Il atteint là cet autre néant de volonté d’une vie et d’une oeuvre où la mort retournée est voulue contre toutes les morts, et la transmutation d’une sorte de saut sur place qui « suit les lois d’une obscure conformité ‘humoristique’ :l’Amor fati ne faisant qu’un avec le combat des hommes libres.

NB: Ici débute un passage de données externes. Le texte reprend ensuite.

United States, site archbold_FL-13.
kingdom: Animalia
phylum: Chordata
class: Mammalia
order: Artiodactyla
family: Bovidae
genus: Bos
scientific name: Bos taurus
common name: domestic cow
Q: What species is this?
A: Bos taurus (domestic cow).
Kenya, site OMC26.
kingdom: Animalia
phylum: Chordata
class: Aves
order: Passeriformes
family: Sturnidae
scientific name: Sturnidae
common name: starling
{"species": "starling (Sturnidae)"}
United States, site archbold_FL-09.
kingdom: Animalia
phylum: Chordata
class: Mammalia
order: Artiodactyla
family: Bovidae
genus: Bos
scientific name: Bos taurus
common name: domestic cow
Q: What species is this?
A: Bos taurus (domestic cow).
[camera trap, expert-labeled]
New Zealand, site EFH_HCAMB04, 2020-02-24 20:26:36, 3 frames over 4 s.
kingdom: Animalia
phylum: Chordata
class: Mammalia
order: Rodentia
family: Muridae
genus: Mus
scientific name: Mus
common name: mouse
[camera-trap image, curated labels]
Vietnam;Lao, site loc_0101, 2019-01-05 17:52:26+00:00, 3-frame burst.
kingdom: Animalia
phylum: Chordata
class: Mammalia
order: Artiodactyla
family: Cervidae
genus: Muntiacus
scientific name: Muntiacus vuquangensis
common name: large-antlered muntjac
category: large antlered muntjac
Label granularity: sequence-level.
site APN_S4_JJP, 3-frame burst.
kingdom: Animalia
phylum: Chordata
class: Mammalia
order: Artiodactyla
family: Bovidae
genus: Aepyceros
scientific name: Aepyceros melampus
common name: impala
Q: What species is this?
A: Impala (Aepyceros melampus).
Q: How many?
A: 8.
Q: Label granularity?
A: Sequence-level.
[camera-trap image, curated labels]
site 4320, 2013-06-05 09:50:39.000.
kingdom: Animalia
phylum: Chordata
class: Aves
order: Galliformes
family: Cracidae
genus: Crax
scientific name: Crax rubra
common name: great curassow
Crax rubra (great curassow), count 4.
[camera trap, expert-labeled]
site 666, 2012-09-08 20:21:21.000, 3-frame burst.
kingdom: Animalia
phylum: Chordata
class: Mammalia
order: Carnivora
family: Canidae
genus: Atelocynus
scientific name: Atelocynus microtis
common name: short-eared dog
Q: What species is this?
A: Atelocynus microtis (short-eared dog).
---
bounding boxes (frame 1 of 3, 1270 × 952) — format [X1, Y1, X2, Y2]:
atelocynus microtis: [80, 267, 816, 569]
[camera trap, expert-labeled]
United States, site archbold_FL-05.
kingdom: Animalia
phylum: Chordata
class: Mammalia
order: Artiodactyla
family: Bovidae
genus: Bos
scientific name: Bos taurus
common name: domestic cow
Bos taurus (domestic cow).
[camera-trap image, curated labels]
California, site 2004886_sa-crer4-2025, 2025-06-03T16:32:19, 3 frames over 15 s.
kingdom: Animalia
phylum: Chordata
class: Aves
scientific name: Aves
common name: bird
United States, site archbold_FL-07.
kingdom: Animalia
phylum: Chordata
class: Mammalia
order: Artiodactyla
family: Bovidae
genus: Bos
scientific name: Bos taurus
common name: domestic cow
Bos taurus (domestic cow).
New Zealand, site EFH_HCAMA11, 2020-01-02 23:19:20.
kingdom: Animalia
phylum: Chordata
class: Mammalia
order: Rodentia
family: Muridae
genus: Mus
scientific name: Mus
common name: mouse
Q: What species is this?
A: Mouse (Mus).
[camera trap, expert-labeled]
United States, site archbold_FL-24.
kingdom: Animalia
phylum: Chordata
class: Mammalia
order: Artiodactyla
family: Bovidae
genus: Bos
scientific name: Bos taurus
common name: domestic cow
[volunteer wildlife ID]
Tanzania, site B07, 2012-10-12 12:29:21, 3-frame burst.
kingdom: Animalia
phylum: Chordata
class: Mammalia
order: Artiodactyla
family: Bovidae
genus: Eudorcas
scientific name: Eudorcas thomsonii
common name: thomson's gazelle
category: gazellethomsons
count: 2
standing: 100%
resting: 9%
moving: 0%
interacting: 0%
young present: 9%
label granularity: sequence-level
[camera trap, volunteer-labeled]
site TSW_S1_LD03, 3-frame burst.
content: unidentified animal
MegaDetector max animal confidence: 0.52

Car il y a dans tout événement mon malheur, mais aussi une splendeur et un éclat (on) qui sèche le malheur et qui fait que voulu, l’événement s’effectue sur sa pointe la plus resserrée, au tranchant de cette opération… On ne peut rien dire de plus… Devenir le fils de ses propres événements, et non pas de ses œuvres, car l’œuvre n’est elle-même produite que par le fils de l’événement » (heccéité)49.
J.M-S. s’embarque et remonte le cours de la Loire, tourne des longs travellings en avant en longeant l’île du Coton, le son crû en prise directe du moteur, le noir et blanc du défilé hivernal des arbres – une métamorphose inhumaine de lignes japonaises. Puis la voix de Jean Bricard, par saccades sèches, se souvient de ses jours de jeunesse, quand il n’y avait pas de chômage – la chasse, le bistrot, la hutte sur cet îlot de la résistance ; on voit une plaque à l’envers sur le rivage (« ça c’est au moment où mon oncle a été fusillé. C’était autour du 13 août 1944 »), une tête nue imposante de frêne, les désastres de la pollution à fleur d’eau : « On aurait pu aller voir là où les îles sont en train de disparaître, ça c’est une calamité ». Mais L’itinéraire de Jean Bricard, lui, ne disparaît pas. La beauté sidérale de ce bloc d’enfance, la texture granuleuse, le percept gazeux de la vision, au-delà même du solide et du liquide, font renaître le natal résistant d’une mort-pour-la vie déterritorialisée50. Oui, les Straubs continuent à guetter, à suivre et à matérialiser les libérations à venir du « saut du tigre » dans le passé, auquel ils ne cessent d’en appeler. La répétition du temps saturé d’‘à présent’, le suspens à l’arrêt, éternellement, devient et bondit hors et contre les désespoirs de notre histoire. Un saut de tigre, une ligne de sorcière…51
Ce texte fait partie d'un livre en préparation: "Italie erewhon. Le cinéma des Straubs, une constellation à la lettre".